Charge molecules script #70

jthorton · 2026-01-23T12:09:57Z

Fixes #60 adding a new script which takes an input SDF and generates the requested charges. Provenance info on the charge generation method is also included in the output SDF file as an SD tag formatted as:

>  <charge_provenance>  (1) 
{"openfe_version": "1.8.0", "openff_toolkit_version": "0.18.0", "rdkit_version": "2025.09.4", "charge_method": "am1bccelf10", "oeomega": "20251120", "oequacpac": "2111"}

IAlibay

Couple of quick first pass comments.

IAlibay · 2026-01-23T12:36:17Z

openfe_benchmarks/data/data_generation/charge_molecules.py

+@click.command()
+@click.option("--input-path", type=click.Path(exists=True, dir_okay=False, path_type=pathlib.Path), required=True, help="Path to the input SDF file containing the molecules to be charged.")
+@click.option("--output-dir", type=click.Path(dir_okay=True, file_okay=False, exists=True, path_type=pathlib.Path), required=True, help="Path to the output folder the SDF file with charged molecules will be saved.")
+@click.option("--charge-method", type=click.Choice(["am1bcc", "am1bccelf10"]), default="am1bcc", help="The method to use for charge assignment.")

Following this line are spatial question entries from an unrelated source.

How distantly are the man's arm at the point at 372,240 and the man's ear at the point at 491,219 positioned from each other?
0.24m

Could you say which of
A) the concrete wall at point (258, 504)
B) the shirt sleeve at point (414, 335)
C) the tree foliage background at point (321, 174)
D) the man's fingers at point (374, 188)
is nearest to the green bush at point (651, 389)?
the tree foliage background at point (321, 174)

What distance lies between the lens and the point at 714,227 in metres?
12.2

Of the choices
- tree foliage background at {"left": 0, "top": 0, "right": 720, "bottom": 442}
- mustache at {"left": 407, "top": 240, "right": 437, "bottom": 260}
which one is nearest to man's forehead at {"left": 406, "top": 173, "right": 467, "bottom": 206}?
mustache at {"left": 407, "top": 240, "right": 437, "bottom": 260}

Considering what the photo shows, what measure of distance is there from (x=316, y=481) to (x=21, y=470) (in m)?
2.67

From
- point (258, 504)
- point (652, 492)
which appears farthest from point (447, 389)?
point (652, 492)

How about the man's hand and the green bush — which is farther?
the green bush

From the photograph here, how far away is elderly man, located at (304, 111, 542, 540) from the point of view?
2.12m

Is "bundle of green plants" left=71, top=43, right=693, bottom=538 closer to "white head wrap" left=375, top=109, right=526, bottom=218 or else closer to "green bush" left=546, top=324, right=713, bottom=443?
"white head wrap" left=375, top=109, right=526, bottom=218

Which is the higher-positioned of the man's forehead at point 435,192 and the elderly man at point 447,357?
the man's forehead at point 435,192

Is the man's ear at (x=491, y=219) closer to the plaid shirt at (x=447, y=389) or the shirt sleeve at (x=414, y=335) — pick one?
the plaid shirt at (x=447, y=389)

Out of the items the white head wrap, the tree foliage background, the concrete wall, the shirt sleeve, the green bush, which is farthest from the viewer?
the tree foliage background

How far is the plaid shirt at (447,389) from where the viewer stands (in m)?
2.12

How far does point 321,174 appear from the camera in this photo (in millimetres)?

Ahh yeah can add that in. I also wanted Gasteiger charges but thats blocked by our charge API maybe we can look at adding that later though.

How unwieldy will this become to update as we add more, e.g. nagl models, etc..?
If it's easier to make one script per charge model or something like that, then please go with the easiest solution!

My understanding from our meetings is that we will have a few based charge models, but since it's trivial to apply NAGL when we apply the forcefield, that it may not be worth it.

Since AM1BCC can take a non insignificant amount of time, it makes sense to have that already done.

I have added NAGL for now but as @jaclark5 points out these are very quick to apply and so might not be needed, the only benifit is that if you want to do some analysis on the charges, they are all stored here rather than needing to be generated again.

since it's trivial to apply NAGL when we apply the forcefield,

Given the nature of this repo, (and for many other reasons) I would prefer it if the partial charges were always stored here rather than generating at execution time.

Edit: unless the experiment asks for execution time charges - less variability == better benchmarks.

IAlibay · 2026-01-23T12:36:49Z

openfe_benchmarks/data/data_generation/charge_molecules.py

+
+        # construct the toolkit backend
+        method_to_backend = {
+            "am1bcc": "ambertools",


Future planning a little bit, it might be good to also have am1bcc from openeye here.

IAlibay · 2026-01-23T12:38:37Z

openfe_benchmarks/data/data_generation/charge_molecules.py

+        )
+        # for each ligand stamp the provenance info as sdf property and write to output sdf
+        # generate the provenance info
+        provenance = {


I like this.

We may want our charge API to just do this then this could all be replaced by using the openfe CLI

rdkit version may not be relevant if openeye is used, can this have some logic, if rdkit is available add version, if openeye is available add version, if amber tools is available, add version.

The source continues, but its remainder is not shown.